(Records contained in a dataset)

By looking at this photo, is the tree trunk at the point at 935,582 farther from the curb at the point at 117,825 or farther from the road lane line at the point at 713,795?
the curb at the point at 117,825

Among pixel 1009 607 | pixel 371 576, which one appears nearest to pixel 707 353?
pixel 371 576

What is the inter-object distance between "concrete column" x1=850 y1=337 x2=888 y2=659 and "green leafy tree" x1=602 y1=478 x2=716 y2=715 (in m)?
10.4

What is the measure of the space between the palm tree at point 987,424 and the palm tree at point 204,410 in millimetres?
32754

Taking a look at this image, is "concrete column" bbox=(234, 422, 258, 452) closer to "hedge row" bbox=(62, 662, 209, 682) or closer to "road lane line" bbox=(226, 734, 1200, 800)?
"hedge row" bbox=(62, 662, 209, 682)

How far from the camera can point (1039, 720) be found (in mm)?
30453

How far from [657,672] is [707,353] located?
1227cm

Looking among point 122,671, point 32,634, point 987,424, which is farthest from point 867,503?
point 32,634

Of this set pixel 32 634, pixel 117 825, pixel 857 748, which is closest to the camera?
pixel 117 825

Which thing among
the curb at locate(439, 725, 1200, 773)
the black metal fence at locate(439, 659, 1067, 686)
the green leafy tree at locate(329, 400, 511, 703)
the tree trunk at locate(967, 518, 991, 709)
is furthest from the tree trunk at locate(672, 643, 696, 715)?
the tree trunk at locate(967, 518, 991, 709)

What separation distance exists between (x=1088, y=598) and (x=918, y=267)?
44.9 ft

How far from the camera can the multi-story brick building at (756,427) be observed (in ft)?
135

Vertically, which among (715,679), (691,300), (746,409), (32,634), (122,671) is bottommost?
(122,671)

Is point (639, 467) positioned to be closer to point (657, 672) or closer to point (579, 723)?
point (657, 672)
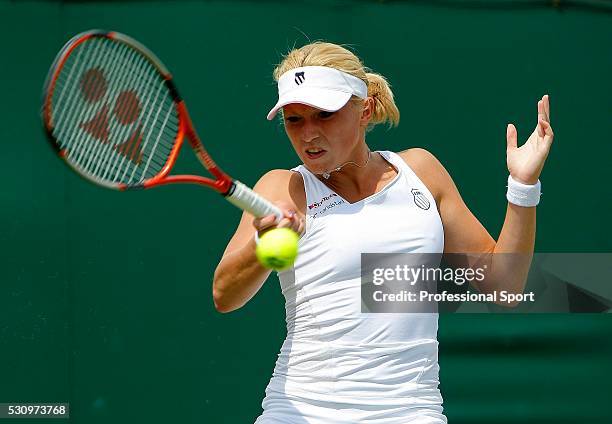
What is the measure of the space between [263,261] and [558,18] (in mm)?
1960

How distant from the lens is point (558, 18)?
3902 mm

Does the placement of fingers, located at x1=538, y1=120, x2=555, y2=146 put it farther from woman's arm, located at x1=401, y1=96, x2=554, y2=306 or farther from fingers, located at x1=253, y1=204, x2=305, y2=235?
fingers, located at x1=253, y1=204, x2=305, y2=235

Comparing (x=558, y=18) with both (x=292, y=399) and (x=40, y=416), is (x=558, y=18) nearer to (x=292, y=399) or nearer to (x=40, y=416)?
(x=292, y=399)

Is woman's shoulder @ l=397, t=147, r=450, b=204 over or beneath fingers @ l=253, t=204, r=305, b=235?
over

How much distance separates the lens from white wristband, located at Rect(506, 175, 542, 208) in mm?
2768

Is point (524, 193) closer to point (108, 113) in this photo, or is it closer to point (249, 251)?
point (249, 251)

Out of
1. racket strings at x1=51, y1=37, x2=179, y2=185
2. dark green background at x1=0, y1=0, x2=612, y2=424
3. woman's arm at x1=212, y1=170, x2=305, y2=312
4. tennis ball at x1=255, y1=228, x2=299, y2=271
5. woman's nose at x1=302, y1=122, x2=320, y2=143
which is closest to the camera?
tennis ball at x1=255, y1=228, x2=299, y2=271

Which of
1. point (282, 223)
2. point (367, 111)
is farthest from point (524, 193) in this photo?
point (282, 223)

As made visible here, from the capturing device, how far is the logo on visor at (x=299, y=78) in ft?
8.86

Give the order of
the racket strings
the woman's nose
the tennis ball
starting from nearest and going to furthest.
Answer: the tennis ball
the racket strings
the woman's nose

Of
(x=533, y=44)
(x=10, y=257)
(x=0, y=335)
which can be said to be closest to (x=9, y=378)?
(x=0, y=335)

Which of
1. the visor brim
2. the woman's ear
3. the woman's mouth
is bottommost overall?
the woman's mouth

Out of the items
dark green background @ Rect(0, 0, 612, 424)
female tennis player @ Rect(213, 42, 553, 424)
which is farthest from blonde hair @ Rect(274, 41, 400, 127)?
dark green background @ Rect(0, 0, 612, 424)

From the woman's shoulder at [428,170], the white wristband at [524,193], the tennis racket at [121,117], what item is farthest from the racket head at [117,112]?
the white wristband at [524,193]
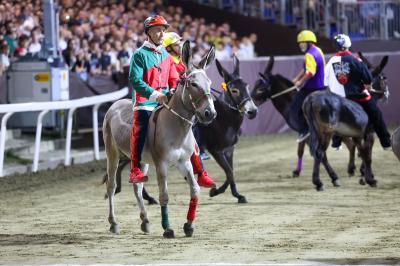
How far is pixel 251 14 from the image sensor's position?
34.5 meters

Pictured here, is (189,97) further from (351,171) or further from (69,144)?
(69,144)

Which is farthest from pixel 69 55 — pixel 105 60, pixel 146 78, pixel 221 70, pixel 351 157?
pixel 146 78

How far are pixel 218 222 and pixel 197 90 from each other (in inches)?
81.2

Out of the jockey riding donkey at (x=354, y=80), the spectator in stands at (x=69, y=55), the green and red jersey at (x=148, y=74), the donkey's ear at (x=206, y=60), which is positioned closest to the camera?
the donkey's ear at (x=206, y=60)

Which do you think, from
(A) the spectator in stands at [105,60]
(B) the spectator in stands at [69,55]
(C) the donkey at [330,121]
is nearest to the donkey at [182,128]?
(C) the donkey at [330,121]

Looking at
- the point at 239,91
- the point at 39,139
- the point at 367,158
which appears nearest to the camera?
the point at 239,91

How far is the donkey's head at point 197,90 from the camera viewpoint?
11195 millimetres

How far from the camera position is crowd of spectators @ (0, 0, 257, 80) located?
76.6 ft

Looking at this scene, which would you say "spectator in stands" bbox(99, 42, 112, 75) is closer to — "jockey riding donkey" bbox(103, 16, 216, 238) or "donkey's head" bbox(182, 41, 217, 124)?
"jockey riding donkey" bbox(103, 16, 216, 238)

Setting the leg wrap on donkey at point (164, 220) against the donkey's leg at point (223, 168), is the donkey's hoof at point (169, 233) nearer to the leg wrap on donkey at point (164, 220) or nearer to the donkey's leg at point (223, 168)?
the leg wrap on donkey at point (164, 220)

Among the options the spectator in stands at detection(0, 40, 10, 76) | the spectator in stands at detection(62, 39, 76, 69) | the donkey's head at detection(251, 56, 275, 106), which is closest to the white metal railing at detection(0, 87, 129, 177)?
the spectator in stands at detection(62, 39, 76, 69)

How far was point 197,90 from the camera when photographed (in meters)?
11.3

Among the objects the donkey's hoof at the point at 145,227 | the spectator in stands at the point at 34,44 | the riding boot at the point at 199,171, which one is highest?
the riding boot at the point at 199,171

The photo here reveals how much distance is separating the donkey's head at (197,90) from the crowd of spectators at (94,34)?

* Exercise directions *
Everything from the line containing "Looking at this scene, which" through the final line of the listing, inclusive, must be reproduced exactly; leave out the rest.

* Solution to the exercise *
Looking at this scene, which would you say "spectator in stands" bbox(99, 42, 112, 75) is closer to — "jockey riding donkey" bbox(103, 16, 216, 238) or "donkey's head" bbox(182, 41, 217, 124)?
"jockey riding donkey" bbox(103, 16, 216, 238)

Setting the leg wrap on donkey at point (164, 220) against the donkey's leg at point (223, 168), is the donkey's hoof at point (169, 233) nearer to the leg wrap on donkey at point (164, 220) or nearer to the donkey's leg at point (223, 168)?
the leg wrap on donkey at point (164, 220)

Among the options the spectator in stands at detection(0, 40, 10, 76) | the spectator in stands at detection(62, 39, 76, 69) | the donkey's head at detection(251, 56, 275, 106), which is closest to the white metal railing at detection(0, 87, 129, 177)?
the spectator in stands at detection(62, 39, 76, 69)

How far was point 197,90 from the camera when photographed (in meters)?
11.3

Among the objects the donkey's hoof at the point at 145,227 | the spectator in stands at the point at 34,44 | the riding boot at the point at 199,171, which one is highest?
the riding boot at the point at 199,171

The photo here reveals how much distance is separating the donkey's head at (197,90) from the crowd of spectators at (94,34)?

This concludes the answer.